La coartada que intentó instalar David Silva
Según consta en el expediente, Silva declaró en noviembre de 2022 que su viaje a Posadas tenía un fin romántico: visitar a una mujer que había conocido durante el verano en las playas brasileras de Florianópolis. Incluso invitó a su amigo Gabriel para que lo acompañe en lo que describió como "un paseo de turismo y romance".
Pero la historia se complicó al llegar a la terminal de la avenida Santa Catalina. Allí lo esperaba su "enamorada", quien le confesó que estaba casada y que no podría pasar el fin de semana con él. Según su relato, decidieron buscar un lugar para dormir y continuar en la ciudad.
Fue en ese momento cuando vieron un Fiat Duna blanco que no arrancaba. Ayudaron al conductor, quien en agradecimiento les ofreció hospedaje: "paguen la comida y bebida y se quedan en mi casa", les habría dicho. Así llegaron al barrio Luis Piedrabuena, cerca de la estación de micros.
El recorrido que los vinculó con la víctima
Silva admitió que, durante esa misma madrugada, fueron al kiosco de Cristian Díaz en el barrio Yohasá para comprar bebidas, porque funcionaba las 24 horas. Según su versión, el dueño de la casa los llevó hasta allí. La misma actividad la repitieron la noche siguiente, pero esta vez ocurrió la tragedia.
El acusado contó que, al acercarse a la ventana del kiosco, apareció un hombre vestido de negro y encapuchado que comenzó a disparar contra la víctima. Dijo que corrió hacia el Duna, donde lo esperaban Guimaraes Da Silva y el propietario del vehículo, y que huyeron del lugar.
La defensa de los brasileños, a cargo de la abogada Ramona Gómez, intentó desacreditar la acusación fiscal. En tanto, el fiscal Vladimir Glinka y la defensa acordaron reducir la lista de testigos: de ocho peritos, solo tres explicaron su intervención en la causa.
Los detalles de la autopsia y la balística
La autopsia reveló que Cristian Díaz recibió seis disparos en el pecho, cabeza y cuello. En total, se efectuaron siete detonaciones con una pistola calibre nueve milímetros, marca Glock, según las pruebas realizadas a las vainas y proyectiles secuestrados.
Además, se encontraron restos de pólvora (plomo, antimonio y bario) en algunas prendas de los imputados, quienes fueron detenidos en la terminal de micros cuando intentaban regresar a Brasil.

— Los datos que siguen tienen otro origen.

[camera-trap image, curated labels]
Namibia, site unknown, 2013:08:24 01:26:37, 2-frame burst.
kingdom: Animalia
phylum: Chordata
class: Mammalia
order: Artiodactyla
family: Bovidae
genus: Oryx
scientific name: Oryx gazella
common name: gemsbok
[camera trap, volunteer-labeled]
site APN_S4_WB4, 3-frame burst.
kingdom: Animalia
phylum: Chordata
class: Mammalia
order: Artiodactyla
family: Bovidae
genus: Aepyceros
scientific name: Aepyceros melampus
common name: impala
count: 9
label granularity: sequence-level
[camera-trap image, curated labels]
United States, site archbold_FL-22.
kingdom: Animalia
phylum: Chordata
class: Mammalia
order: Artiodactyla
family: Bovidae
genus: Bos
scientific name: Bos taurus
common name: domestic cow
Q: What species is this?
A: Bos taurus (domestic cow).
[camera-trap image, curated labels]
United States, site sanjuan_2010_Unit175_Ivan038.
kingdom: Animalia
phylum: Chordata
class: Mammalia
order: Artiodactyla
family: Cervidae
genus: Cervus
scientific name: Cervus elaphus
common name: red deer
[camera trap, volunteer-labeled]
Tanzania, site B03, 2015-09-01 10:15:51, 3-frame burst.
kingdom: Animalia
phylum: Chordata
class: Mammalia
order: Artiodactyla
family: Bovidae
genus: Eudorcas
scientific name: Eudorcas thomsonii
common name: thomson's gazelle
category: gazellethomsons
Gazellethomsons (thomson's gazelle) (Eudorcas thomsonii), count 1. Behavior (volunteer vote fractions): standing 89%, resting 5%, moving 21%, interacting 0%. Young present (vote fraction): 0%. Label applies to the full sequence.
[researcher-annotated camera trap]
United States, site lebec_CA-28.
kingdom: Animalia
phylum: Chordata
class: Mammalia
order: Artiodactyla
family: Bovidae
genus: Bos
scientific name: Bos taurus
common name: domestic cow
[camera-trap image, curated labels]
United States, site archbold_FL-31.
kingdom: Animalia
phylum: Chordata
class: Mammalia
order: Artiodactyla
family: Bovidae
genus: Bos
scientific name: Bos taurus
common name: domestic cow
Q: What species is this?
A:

El jefe de Balística de la Policía Científica, Jeremías Serrizuela, detalló que el primer disparo ingresó por la ventana del local, pero no alcanzó a la víctima, sino a un mueble de madera. El estampido hizo que Díaz cayera hacia atrás, boca arriba, y desde esa posición recibió los seis tiros restantes. El más letal entró por el cuello y se alojó en el cráneo.
El juicio continuará este miércoles a las 8.30, y se estima que los alegatos y la sentencia podrían llegar el viernes o extenderse hasta la semana próxima.